AUFGABENSTELLUNG =
**1)** Hat das Verfahren 2 BvR 890/98 laut dem Textauszug zu einer Sachentscheidung geführt?
**2)** Gib den Textauszug ab den Worten „1. Richter Di“ bis einschließlich „Verfahrens teilweise übereinstimmt.“ erneut wieder und aktualisiere ihn dabei, indem du „Prozessbevollmächtigter“ durch „Rechtsanwalt“ ersetzt.

TEXTAUSZUG =
- - - - - - -

2. Mit Schreiben vom hat sich Richter Di Fabio gemäß § 19, § 18 BVerfGG für befangen erklärt. Er verweist darauf, dass er im Verfahren der Verfassungsbeschwerde 2 BvR 890/98, das sich unmittelbar gegen die Änderung des Stromeinspeisungsgesetzes durch Art. 3 Nr. 2 § 2, § 3 und § 4 des Gesetzes zur Neuregelung des Energiewirtschaftsrechts vom gerichtet habe, für die Beschwerdeführerin als Prozessbevollmächtigter aufgetreten sei. Das Verfahren 2 BvR 890/98 hat nicht zu einer Sachentscheidung geführt.

3. Die Antragsteller und die Äußerungsberechtigten hatten Gelegenheit zur Stellungnahme. Die Antragsteller halten die Besorgnis der Befangenheit aufgrund des von Richter Di Fabio mitgeteilten Sachverhalts für gegeben. Nach Auffassung der Bundesregierung begründen die von Richter Di Fabio mitgeteilten Umstände die Besorgnis der Befangenheit nicht; Streitgegenstand und sachlicher Gehalt der beiden Verfahren seien völlig verschieden.

II.

1. Richter Di Fabio ist nicht kraft Gesetzes von der Ausübung des Richteramtes ausgeschlossen.

Ein Richter des Bundesverfassungsgerichts ist von der Ausübung seines Richteramtes ausgeschlossen, wenn er in derselben Sache bereits von Amts oder Berufs wegen tätig gewesen ist (§ 18 Abs. 1 Nr. 2 BVerfGG). Das Tatbestandsmerkmal "in derselben Sache" ist in einem konkreten, strikt verfahrensbezogenen Sinn auszulegen; es meint das verfassungsgerichtliche Verfahren selbst sowie ein diesem unmittelbar vorangegangenes und ihm sachlich zugeordnetes Verfahren (vgl. BVerfGE 82, 30 <35 f.> m.w.N.). Die Tätigkeit als Prozessbevollmächtigter in einem sonstigen Verfahren genügt hierfür auch dann nicht, wenn dessen Gegenstand mit demjenigen des zur Entscheidung anstehenden Verfahrens teilweise übereinstimmt.

- - - - - - -

Gesammelte Dateneinträge
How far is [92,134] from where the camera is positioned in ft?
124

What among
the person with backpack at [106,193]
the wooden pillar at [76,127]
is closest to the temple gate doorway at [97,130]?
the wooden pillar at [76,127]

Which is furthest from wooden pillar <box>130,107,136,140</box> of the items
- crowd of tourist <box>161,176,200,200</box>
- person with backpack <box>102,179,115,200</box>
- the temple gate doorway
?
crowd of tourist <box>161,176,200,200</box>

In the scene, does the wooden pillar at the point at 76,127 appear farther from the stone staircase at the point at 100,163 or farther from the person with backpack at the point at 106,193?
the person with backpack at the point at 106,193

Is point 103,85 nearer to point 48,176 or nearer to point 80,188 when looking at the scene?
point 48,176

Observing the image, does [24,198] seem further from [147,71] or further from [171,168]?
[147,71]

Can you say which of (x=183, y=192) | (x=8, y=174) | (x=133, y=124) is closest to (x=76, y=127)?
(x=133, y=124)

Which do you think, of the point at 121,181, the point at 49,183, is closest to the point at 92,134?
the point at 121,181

- - - - - - -

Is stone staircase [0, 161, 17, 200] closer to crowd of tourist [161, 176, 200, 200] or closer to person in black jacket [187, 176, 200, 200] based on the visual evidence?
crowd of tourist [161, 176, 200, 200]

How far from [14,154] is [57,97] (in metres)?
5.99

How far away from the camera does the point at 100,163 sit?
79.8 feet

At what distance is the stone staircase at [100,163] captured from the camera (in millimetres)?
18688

- - - - - - -

LÖSUNGEN =
**1)** Nein, das Verfahren 2 BvR 890/98 hat nicht zu einer Sachentscheidung geführt.

**2)**
1. Richter Di Fabio ist nicht kraft Gesetzes von der Ausübung des Richteramtes ausgeschlossen.

Ein Richter des Bundesverfassungsgerichts ist von der Ausübung seines Richteramtes ausgeschlossen, wenn er in derselben Sache bereits von Amts oder Berufs wegen tätig gewesen ist (§ 18 Abs. 1 Nr. 2 BVerfGG). Das Tatbestandsmerkmal "in derselben Sache" ist in einem konkreten, strikt verfahrensbezogenen Sinn auszulegen; es meint das verfassungsgerichtliche Verfahren selbst sowie ein diesem unmittelbar vorangegangenes und ihm sachlich zugeordnetes Verfahren (vgl. BVerfGE 82, 30 <35 f.> m.w.N.). Die Tätigkeit als Rechtsanwalt in einem sonstigen Verfahren genügt hierfür auch dann nicht, wenn dessen Gegenstand mit demjenigen des zur Entscheidung anstehenden Verfahrens teilweise übereinstimmt.